2023 Investment Outlook
In 2022, inflation spiked around the world because of supply chain constraints, massive pandemic-era fiscal stimulus and the war in Ukraine. As the Federal Reserve implemented the steepest series of interest rate increases since the 1980s to try to stop the inflation surge, financial assets suffered across the board. The S&P 500 lost nearly 20% of its value while the tech-heavy NASDAQ lost 33%. Overall, stocks had their worst year since 2008. But while stock indexes are often very volatile year-to-year, what really shocked investors in 2022 was the meltdown in the bond market. With inflation raging and the Fed pushing up short-term rates, bonds cratered. (As interest rates go up, bond prices go down.) The U.S. Aggregate Bond Index lost more than 13% and long-term U.S. Treasuries lost 29%. By some measures, it was the worst year ever for U.S. bonds. Good riddance to 2022…
Some Reasons For Optimism
As we enter 2023, investors have reasons for optimism. Inflation has been on a shallow but relatively steady decline since the end of summer and many market participants are anticipating a Fed “pause” when the central bank says that it believes it has done enough rate-hiking to get inflation under control. Stocks and bonds both tend to perform very well in the period after the end of a Fed rate-hiking cycle. Thus, the key question for investors in 2023 is: Can the Fed keep inflation dropping towards its 2% target while not at the same time pushing our economy into a painful recession? Many strategists are expecting a modest recession this year, but it would be a strange one given how close the labor market still is to full employment. In the ideal scenario, Chairman Powell and the Fed would guide the economy into a mere slowdown (the so-called “soft landing”) and avoid an economic contraction altogether while still achieving their goal of 2% inflation.

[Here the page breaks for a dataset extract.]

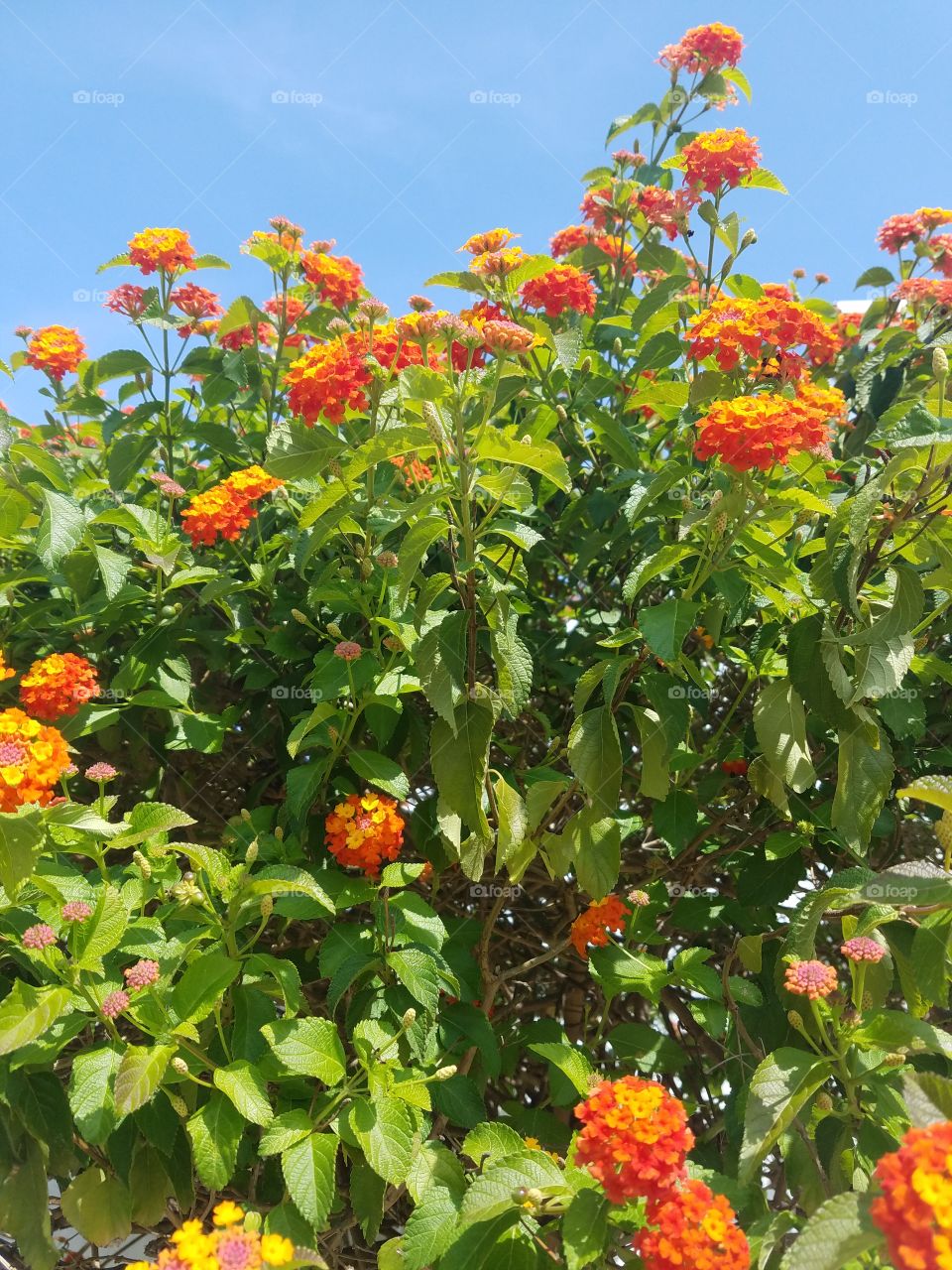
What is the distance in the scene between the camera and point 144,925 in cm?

But Prices Likely To Stay High
High prices are likely here to stay, whatever inflation does. This is because the rate of inflation, as derived from the Consumer Price Index (CPI) does not measure the absolute level of prices. Instead, it measures the year-over-year rate of change in prices. Thus, while inflation may edge down toward the Fed’s 2% target as we approach the end of the year, prices, in aggregate, are not likely to decline much, if at all, in absolute terms. Like toothpaste out of a tube, it is hard to reverse price gains without a grinding recession. And because wages have not kept up with inflation in recent years, this means that consumers’ discretionary income will be crimped in 2023, dampening overall economic activity.

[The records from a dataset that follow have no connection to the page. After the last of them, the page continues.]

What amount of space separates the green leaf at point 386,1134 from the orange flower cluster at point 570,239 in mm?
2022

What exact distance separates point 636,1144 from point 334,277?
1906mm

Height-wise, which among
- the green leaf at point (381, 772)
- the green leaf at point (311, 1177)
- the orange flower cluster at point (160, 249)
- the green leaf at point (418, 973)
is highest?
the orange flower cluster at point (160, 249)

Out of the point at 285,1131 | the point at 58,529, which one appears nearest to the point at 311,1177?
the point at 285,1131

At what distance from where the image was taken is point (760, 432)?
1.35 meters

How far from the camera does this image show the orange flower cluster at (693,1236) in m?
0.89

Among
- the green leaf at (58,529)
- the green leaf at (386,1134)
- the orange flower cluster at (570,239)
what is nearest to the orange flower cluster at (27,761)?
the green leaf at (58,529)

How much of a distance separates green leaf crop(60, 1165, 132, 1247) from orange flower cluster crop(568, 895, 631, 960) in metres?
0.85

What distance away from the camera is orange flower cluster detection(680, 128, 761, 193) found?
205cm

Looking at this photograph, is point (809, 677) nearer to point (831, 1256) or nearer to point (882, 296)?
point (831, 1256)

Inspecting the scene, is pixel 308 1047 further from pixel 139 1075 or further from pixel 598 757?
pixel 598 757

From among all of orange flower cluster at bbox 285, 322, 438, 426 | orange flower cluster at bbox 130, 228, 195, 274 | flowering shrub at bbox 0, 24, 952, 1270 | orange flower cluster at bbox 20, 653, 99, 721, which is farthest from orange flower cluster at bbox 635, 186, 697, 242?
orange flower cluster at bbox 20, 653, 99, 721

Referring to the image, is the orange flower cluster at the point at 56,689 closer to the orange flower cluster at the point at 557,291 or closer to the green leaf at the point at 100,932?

And Corporate Earnings May Be Muted
Most strategists on Wall Street are expecting 2023 corporate earnings to land in a range of about +5% to -5% from 2022. Investors would be likely to receive very positively a scenario of flattish earnings in 2023, peaking interest rates and the prospect of an improving economy in 2024. Thus, 2023 market performance will probably hinge more on how the outlook for 2024 develops as we go through 2023. Investors should remember, however, that equity prices are a function of two inputs: earnings growth and changes in price-to-earnings multiples. With earnings growth likely to be muted and price-to-earnings ratios not likely to expand in the near term (at least in our view) we are not looking for a return to market highs in 2023. If Powell and the Fed stick the soft landing, however, investors are likely to become more constructive on both bonds and stocks.